2. Must I use only a decoder intended for "large scale" or can other decoders be considered?


Thanks for helping this novice better understand.

John in Maryland


----------



## lownote (Jan 3, 2008)

Digitrax makes a decoder, the DH465, which works well in large scale, and you can plug one of their SFX004 "soundbugs" into it. 

There an excellent PCC sound on the digitrax website--at least, I thought it sounded excellent.

you can preview it here:

http://fnbcreations.net/projects.htm 

I posted a review of the DH465/SXF004 combination, not in a PCC car, but you'll get the idea. The biggest problem is relatively low volume. I found the volume to be just adequate. On the plus side, the digitrax decoder is much smaller than either the QSI or the ESU.

Review 

http://www.mylargescale.com/Community/Forums/tabid/56/aff/17/aft/118244/afv/topic/Default.aspx


----------



## lownote (Jan 3, 2008)

Also see Greg Elmassian's page on the PCC car. The kind of decoder you can put in it depends on the amperage it draws. I'm not sure what tose things draw, but if it's less than 1.5 amps you could getaway with some HO Scale decoders


----------



## Greg Elmassian (Jan 3, 2008)

The only thing that you can shoehorn in, and with some modification, is the QSI, you CAN make it fit into the socket AND get the cover on. 

You need to move the cap, and cut the pins down on the QSI, but that's what I would go with:

*http://www.elmassian.com/trains/mot...er/pcc-car*










Once you fix the wheels, and modify to fit the QSI, and tone down the white lights, it's a pretty nice car:




(by the way: BLEAH! to you Aristo for trying to stop people from using things other than the Revolution and violating your own standard for space above and below the socket) 

(Several high level Aristo people have openly admitted they did this... with last names you would recognize) 

Greg


----------



## lownote (Jan 3, 2008)

If I had a PCC car--and I might get one--I'd pull the whole aristo socket out and just wire the decoder myself. The socket causes more trouble than it's worth, in my opinion, because it's never implemented right.

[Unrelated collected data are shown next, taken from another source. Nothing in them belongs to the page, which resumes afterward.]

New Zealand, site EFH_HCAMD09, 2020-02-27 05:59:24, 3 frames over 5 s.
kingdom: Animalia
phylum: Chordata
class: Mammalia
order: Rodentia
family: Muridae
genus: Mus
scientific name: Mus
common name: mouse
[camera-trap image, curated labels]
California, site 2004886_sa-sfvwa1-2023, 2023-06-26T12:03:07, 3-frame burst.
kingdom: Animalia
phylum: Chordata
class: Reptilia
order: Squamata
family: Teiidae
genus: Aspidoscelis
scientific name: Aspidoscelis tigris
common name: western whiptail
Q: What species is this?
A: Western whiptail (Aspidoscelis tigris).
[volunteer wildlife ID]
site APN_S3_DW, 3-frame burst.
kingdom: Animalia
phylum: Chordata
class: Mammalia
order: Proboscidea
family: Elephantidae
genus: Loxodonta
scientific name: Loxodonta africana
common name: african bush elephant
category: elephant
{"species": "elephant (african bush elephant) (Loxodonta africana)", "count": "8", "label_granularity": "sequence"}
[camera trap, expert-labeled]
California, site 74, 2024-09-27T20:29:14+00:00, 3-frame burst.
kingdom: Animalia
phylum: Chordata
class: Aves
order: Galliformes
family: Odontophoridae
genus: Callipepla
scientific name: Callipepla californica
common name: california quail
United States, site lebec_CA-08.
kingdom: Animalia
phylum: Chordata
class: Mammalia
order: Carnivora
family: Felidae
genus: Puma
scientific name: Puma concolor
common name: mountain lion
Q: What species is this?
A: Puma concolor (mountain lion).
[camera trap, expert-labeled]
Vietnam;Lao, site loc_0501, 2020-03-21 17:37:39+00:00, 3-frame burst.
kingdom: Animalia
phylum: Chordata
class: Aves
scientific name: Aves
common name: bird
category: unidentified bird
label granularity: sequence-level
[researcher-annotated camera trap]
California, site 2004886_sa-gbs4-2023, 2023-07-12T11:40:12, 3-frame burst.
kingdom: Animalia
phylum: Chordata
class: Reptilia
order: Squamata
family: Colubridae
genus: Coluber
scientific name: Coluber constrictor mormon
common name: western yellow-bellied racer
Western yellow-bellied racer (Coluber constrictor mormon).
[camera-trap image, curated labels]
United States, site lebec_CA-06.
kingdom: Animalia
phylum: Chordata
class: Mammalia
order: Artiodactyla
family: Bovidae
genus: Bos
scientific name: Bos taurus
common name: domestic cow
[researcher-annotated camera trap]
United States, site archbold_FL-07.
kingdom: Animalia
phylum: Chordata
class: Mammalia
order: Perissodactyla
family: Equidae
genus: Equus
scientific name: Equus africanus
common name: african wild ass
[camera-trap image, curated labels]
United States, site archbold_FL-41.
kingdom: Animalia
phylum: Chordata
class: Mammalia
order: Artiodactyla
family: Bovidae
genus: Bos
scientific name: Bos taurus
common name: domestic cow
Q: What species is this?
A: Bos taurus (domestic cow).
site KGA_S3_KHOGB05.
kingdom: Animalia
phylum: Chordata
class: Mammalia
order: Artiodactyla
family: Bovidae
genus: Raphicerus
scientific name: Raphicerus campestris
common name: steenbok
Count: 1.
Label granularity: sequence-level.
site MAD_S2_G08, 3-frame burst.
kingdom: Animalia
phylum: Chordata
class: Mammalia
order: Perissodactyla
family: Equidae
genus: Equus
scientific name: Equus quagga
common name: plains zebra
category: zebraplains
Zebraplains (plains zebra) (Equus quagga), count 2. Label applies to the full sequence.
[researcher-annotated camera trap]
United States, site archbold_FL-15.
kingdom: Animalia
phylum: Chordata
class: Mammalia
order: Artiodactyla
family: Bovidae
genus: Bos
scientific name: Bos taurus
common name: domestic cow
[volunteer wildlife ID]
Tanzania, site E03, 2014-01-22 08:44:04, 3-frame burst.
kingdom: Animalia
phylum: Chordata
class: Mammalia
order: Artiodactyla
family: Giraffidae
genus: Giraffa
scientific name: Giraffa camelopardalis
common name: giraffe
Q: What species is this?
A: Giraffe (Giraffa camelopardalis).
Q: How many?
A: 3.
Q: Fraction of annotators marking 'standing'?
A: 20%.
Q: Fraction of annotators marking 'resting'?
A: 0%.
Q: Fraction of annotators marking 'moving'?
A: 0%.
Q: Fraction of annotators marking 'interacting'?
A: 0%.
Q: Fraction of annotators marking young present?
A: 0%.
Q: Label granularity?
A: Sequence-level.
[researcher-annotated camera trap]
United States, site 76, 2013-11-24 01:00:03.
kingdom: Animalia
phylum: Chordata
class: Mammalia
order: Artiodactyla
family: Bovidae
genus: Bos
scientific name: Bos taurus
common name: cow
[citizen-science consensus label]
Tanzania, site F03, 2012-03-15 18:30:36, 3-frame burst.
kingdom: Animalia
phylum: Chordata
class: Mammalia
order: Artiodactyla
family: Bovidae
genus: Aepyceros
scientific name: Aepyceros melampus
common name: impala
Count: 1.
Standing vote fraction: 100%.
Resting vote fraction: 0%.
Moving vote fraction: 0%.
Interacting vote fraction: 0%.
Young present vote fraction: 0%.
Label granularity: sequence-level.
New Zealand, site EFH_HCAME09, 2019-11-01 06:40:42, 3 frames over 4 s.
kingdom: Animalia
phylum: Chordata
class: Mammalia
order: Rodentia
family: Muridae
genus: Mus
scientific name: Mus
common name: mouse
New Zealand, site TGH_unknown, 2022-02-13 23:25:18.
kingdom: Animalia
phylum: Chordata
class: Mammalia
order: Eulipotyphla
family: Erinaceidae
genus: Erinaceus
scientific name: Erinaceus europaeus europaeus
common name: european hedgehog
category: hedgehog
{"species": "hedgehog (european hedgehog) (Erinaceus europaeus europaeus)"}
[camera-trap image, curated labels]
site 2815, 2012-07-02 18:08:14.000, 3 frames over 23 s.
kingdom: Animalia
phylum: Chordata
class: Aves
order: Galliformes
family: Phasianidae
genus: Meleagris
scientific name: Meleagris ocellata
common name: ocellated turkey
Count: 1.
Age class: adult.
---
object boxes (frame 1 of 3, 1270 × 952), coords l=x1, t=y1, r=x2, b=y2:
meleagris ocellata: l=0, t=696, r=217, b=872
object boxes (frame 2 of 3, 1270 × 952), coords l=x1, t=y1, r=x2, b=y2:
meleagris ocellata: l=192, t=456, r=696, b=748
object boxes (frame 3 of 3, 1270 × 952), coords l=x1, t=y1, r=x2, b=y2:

I've had all sort sof wiring bugs in the aristo locos I own and have with one exception taken the sockets out altogether. But when it works it is easy to just drop the decoder in. They made it hard with the PCC car, as Greg points out.


----------



## Greg Elmassian (Jan 3, 2008)

Mike, trust me, you would not want to pull that socket out of that car... the wiring is a nightmare! The socket works perfectly once you move that one cap, and cut the pins down on the QSI... now that it has been figured out, it's a 15 minute job start to finish. Take a look at my page.... the worse thing is the wheels being way out of gage. 

After it's fixed, it's a great little model. 

Greg


----------